That doesn’t mean that there are no problems with the way some of the money is used. It doesn’t always have the effect it should, it sometimes ends up in the wrong hands, it can enable some regimes to divert their ‘own’ resources to armaments, and when it’s used to support the purchase of goods and services from the UK it can look more like a subsidy to UK capitalists than aid to developing nations.
Those things, important though they are, and as much as they need to be acted on, are detail; the headline is that the UK is standing by its promise to aid those underdeveloped countries. In that context, his announcement this week that money from the aid budget could possibly be used to pay for some of the UK’s military activities overseas was astonishing, and a significant step backwards.

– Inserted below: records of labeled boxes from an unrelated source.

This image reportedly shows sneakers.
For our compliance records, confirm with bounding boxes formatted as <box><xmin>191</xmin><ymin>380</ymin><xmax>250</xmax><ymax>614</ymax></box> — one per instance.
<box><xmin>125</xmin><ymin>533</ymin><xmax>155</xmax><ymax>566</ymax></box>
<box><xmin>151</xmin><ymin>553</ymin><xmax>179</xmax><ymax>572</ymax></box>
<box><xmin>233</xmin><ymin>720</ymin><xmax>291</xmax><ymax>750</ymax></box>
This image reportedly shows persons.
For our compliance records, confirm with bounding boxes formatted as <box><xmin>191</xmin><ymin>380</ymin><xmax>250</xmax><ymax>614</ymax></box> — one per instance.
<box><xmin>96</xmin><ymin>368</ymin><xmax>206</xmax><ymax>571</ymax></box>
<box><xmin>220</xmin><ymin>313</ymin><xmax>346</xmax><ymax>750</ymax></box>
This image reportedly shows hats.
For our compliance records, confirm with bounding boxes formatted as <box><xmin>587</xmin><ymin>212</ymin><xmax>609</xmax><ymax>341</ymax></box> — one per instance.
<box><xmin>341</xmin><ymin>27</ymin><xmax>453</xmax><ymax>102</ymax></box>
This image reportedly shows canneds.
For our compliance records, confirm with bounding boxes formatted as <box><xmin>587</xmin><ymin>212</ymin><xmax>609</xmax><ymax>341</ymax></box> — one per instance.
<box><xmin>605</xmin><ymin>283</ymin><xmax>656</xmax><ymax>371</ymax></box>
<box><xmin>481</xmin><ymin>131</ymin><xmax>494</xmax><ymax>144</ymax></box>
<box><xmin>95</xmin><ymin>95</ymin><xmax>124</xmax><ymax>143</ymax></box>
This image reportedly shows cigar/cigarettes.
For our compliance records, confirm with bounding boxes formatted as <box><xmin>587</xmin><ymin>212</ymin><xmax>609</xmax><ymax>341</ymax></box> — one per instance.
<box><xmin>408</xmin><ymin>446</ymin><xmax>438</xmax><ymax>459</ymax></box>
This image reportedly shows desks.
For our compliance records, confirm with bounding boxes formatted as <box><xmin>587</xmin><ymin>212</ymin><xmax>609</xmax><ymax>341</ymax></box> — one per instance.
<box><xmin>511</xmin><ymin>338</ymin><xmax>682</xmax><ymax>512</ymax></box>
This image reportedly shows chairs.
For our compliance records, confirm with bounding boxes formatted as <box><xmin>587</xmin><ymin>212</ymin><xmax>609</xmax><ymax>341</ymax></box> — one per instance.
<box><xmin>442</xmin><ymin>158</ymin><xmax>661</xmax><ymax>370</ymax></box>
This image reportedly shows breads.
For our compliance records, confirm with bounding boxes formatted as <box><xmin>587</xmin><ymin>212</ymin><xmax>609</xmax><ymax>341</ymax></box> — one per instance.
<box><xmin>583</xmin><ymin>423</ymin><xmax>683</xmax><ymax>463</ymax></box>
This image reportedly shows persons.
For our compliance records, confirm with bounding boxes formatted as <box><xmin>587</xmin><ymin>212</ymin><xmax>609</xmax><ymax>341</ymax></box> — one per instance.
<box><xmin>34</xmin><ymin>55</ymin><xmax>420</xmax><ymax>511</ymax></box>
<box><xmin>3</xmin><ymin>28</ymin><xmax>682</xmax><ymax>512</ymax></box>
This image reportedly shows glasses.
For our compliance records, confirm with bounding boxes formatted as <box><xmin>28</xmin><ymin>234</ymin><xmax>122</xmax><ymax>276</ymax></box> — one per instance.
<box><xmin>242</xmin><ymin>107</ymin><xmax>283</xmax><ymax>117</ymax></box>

He has a point, of course, when he says that economic development is difficult in strife-torn countries and regions (although those are often the places most in need of aid). Peace and stability are important determinants of economic success. But paying for troops and military hardware for use by UK forces doesn’t look a lot like economic aid to me. And if those forces ever get into killing people, it’s hard to see how that would look a lot like ‘aid’ to those on the wrong end of any military action.
It’s true, of course, that ‘peace-keeping’ doesn’t necessarily lead to actual military action, but if that was never even a remote possibility of the role, it wouldn’t need military personnel to undertake it. If using military personnel to enforce the peace doesn’t at least include the threat of lethal force, why are they needed?
There isn’t a simple black and white cut-off point between peace-keeping and intervention, however different the words sound. After all, wasn’t the intervention in Afghanistan supposed to be about bringing peace and stability to that country? I hardly think that particular intervention could ever be classed as ‘overseas aid for development’, though.
Paying for any part of the UK’s military out of overseas aid would be a travesty; it would make a complete nonsense of what was, at the time it was made, an honorouble and brave decision to maintain the economic aid programme at a time of domestic financial hardship.